> _Passage_

++++++

Having received over 71 million votes while losing the second largest number in the history of presidential elections, Trump will remain politically formidable for some time. As a result, Republican elected officials cower in fear, hoping to avoid his political wrath, and allowing him to pursue his unfounded allegation of voting fraud.

Democrats, however, have more urgent actions that they need to pursue. After projecting that they would pick up at least ten House seats to further expand their majority, so far they have unexpectedly lost five. Congressional Representative Cheri Bustos, Chair of the Democratic Congressional Campaign Committee (DCCC), dropped the ball in defending vulnerable Democrats and recruiting strong candidates. But her most flagrant error was her attempt to turn out a diverse Democratic base with a predominantly White staff.

First, Bustos should voluntarily leave her post so that the angry dispute between Democratic centrists and liberals that erupted on a November 5th call does not split the caucus. Congressional Representative Tony Cardenas, who has demonstrated the ability to raise money and reach out to the fast-growing Latinx community which voted for Trump in South Florida (costing two Democratic House seats and the Florida electoral votes) and for Republican candidates on the Texas-Mexico border, should replace her.

++++++

(Records from a collection)
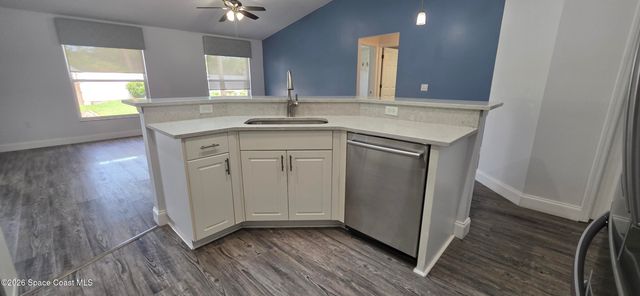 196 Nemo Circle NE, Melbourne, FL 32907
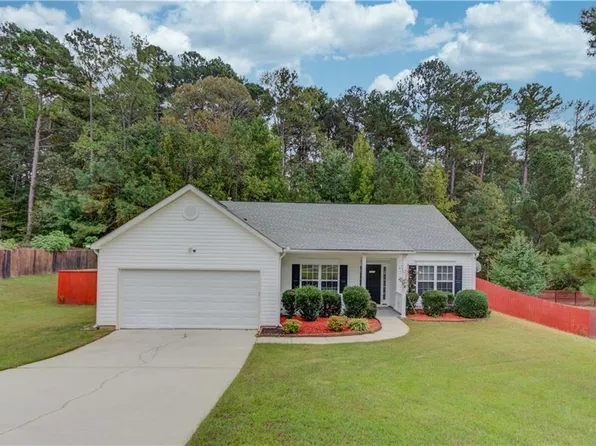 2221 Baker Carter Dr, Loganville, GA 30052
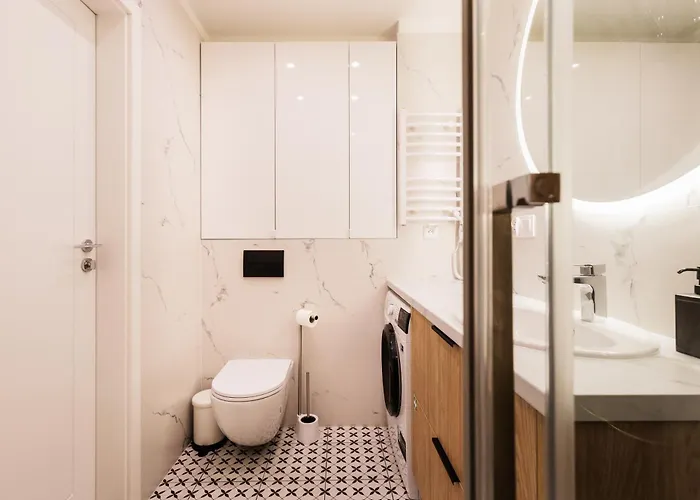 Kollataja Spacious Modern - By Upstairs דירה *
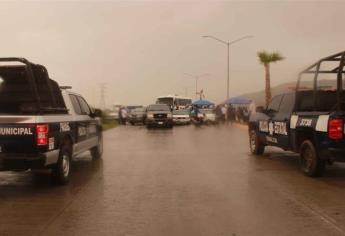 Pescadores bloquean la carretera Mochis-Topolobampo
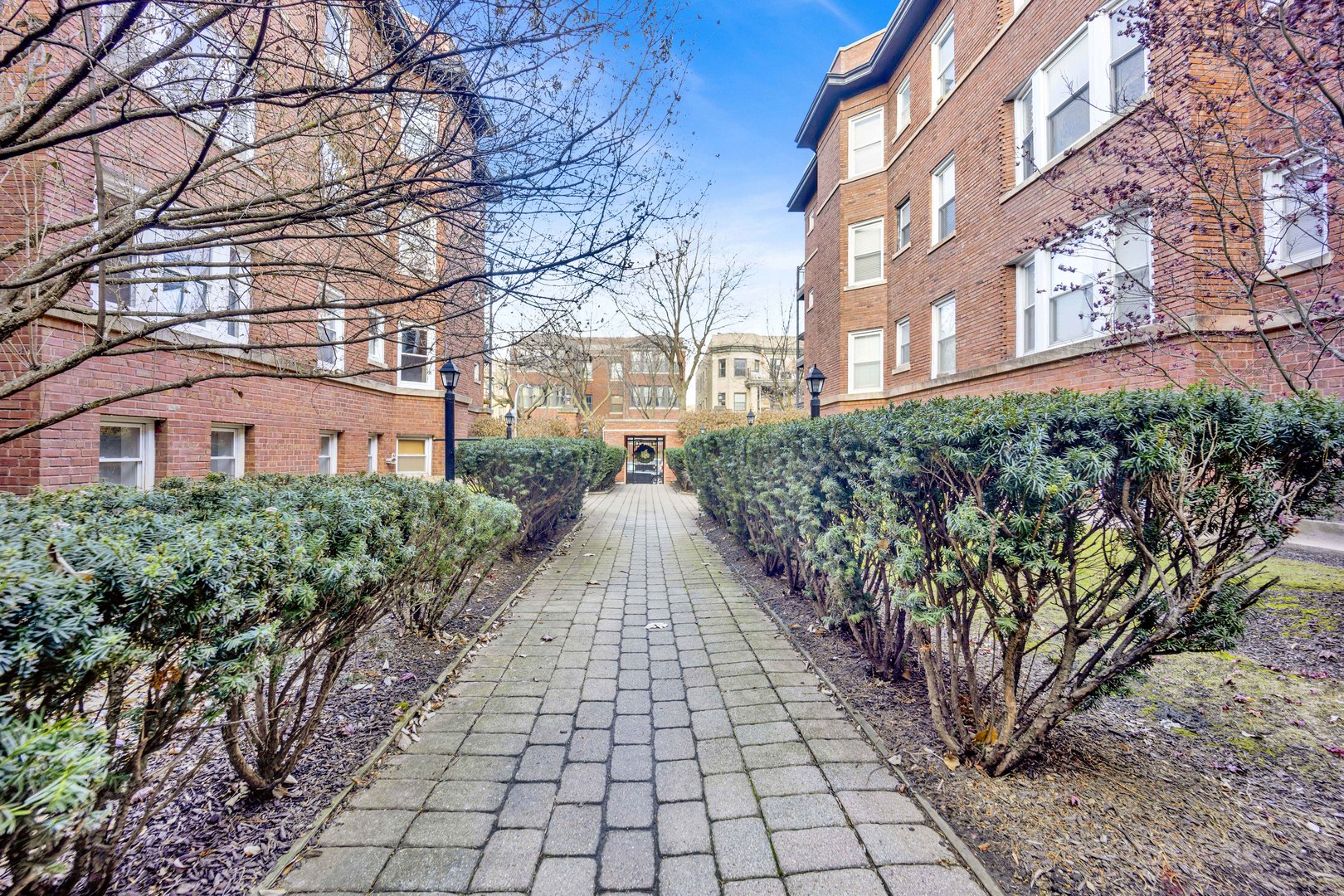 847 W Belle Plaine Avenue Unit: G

++++++

> _Work order 1_
In the commentary on the Democratic House losses above, transcribe everything from "Democrats, however, have" down to "predominantly White staff.".
> _Work order 2_
Render this sentence from the commentary on the Democratic House losses in Spanish: "Democrats, however, have more urgent actions that they need to pursue."

> _Your response 1_
Democrats, however, have more urgent actions that they need to pursue. After projecting that they would pick up at least ten House seats to further expand their majority, so far they have unexpectedly lost five. Congressional Representative Cheri Bustos, Chair of the Democratic Congressional Campaign Committee (DCCC), dropped the ball in defending vulnerable Democrats and recruiting strong candidates. But her most flagrant error was her attempt to turn out a diverse Democratic base with a predominantly White staff.

> _Your response 2_
Los demócratas, sin embargo, tienen acciones más urgentes que necesitan emprender.